Friends of ours camping in another part of the loop were kept awake one night by partiers but the revelers were gone the next morning so presumably kicked out by management. There are regular patrols during the day and the campground is overwhelmingly filled with families with young kids so I’m inclined to think the partier incident was the exception rather than the rule. Yes, families can be noisy too but not until two in the morning.

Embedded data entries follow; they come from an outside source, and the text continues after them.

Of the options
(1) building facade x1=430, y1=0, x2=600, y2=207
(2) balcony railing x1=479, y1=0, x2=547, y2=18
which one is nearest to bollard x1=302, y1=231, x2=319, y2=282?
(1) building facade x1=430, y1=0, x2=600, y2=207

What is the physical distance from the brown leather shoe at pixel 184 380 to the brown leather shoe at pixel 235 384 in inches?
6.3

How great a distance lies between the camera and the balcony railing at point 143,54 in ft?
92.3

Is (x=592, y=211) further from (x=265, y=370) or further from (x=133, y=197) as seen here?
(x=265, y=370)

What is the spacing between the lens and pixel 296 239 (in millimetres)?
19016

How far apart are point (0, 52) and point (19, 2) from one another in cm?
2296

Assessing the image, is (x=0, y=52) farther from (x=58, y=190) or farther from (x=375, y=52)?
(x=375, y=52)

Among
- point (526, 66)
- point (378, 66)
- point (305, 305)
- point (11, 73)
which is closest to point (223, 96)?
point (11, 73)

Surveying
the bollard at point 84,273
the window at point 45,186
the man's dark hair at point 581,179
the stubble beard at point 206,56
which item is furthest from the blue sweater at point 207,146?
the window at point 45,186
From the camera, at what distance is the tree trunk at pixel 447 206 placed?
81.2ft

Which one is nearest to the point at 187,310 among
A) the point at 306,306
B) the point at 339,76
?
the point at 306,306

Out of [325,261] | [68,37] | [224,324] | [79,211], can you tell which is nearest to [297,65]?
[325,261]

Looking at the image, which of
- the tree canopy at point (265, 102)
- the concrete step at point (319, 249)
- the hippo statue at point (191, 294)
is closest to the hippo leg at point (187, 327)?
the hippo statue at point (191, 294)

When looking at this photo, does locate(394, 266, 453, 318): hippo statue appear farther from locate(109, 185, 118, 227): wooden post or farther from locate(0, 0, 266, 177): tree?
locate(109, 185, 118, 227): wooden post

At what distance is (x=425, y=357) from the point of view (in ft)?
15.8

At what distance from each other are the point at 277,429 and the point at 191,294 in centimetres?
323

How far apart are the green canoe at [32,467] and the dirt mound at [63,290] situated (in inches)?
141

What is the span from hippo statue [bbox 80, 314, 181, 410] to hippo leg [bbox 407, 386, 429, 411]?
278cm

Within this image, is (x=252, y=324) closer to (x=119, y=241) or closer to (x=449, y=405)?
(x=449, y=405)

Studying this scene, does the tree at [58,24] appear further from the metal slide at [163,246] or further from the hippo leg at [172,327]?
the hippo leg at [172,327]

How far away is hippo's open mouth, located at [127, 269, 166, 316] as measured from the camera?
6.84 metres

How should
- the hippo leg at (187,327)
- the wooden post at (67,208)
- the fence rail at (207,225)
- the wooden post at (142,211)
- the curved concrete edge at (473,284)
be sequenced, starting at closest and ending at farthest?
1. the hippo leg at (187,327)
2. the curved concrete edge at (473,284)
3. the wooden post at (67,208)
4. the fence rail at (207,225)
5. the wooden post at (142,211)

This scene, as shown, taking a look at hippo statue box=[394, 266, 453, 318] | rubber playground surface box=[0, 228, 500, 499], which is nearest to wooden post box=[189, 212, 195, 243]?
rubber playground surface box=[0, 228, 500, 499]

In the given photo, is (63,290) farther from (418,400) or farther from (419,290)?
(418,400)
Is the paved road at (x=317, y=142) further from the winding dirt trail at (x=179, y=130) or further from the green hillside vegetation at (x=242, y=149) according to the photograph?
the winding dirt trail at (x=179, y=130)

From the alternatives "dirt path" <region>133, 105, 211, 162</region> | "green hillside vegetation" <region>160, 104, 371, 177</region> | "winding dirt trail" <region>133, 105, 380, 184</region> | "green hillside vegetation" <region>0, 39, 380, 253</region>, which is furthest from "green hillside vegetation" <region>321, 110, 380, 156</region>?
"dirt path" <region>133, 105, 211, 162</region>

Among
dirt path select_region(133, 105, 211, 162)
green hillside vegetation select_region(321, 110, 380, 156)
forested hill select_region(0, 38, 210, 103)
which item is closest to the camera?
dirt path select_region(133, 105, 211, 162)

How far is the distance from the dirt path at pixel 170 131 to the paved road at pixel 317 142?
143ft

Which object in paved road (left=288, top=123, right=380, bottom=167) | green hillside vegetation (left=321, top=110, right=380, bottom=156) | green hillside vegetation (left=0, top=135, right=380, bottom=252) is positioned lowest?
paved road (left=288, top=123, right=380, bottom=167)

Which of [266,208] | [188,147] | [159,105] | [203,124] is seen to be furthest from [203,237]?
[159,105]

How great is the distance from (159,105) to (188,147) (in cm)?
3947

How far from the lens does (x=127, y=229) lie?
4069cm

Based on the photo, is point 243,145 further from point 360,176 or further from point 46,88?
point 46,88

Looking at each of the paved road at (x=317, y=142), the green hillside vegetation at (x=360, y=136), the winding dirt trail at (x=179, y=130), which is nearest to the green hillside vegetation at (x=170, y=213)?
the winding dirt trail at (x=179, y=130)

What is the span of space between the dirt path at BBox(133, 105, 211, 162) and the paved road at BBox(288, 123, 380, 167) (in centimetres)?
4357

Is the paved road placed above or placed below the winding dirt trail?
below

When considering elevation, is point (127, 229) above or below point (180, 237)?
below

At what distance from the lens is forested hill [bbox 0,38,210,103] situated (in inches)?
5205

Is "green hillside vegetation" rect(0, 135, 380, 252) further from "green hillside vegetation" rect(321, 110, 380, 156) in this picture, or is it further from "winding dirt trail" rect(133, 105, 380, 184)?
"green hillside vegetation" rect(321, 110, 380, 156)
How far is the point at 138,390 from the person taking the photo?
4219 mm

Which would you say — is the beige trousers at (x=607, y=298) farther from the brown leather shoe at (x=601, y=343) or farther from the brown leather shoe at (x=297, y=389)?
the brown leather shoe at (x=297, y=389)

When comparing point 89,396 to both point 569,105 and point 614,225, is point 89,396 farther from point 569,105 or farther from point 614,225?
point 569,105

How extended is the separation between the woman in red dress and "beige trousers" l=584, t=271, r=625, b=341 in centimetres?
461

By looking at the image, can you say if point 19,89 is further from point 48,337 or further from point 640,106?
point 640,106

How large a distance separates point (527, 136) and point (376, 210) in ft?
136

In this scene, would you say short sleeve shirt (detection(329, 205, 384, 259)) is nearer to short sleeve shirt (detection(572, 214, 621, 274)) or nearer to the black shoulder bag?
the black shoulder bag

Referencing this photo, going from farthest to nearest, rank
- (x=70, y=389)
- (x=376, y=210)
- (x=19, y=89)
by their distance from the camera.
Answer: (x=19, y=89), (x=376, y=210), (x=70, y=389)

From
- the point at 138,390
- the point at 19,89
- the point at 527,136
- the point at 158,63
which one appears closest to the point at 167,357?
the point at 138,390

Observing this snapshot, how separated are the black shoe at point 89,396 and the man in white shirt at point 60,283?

A few niggling frustrations I need to mention. The campground maps online and provided at the campground (simple photocopies) are out of date. For example, the map says Loop D/E has a drinking water tap located by the washroom which is not true. The website also indicates that Bow Valley Campground has flush toilets and showers. This is technically true, and one of the reasons we chose to camp here, but these facilities are only available in one spot, near the main entrance/store. All the other washrooms in the loops are simply pit toilets. This was a bit of a shock for us as we were expecting flush toilets and the kids are still terrified of this type of rustic waste disposal. Frankly, I’m not the biggest fan either. And with the strung out nature of the loop layout we found ourselves in the furthest loop from the flush toilets. Luckily we were able to use our trailer washroom, something we try to avoid in general, during the night.
Finally, there were bear sightings before we arrived so bear safety was a priority but we didn’t see any activity and the other campers were diligent in heeding warnings against leaving food out and unattended.
We’d certainly entertain camping here again but would likely refrain from any prolonged camping outing here simply because of the noise due to helicopters, trains and heavy trucks. The campground is pleasant, with picturesque views, appealing hiking trails, quality playgrounds, and its location relative to Calgary is enviable. But it’s hard to have a peaceful experience with all that noise. If given the choice I’d go somewhere else more often than not simply to avoid the noise even if the kids view the trains as a novelty.
I give Bow Valley Campground 3 1/4 Baby Dill Pickles out of 5. The noise and pit toilets diminish what otherwise could be a fabulous campground.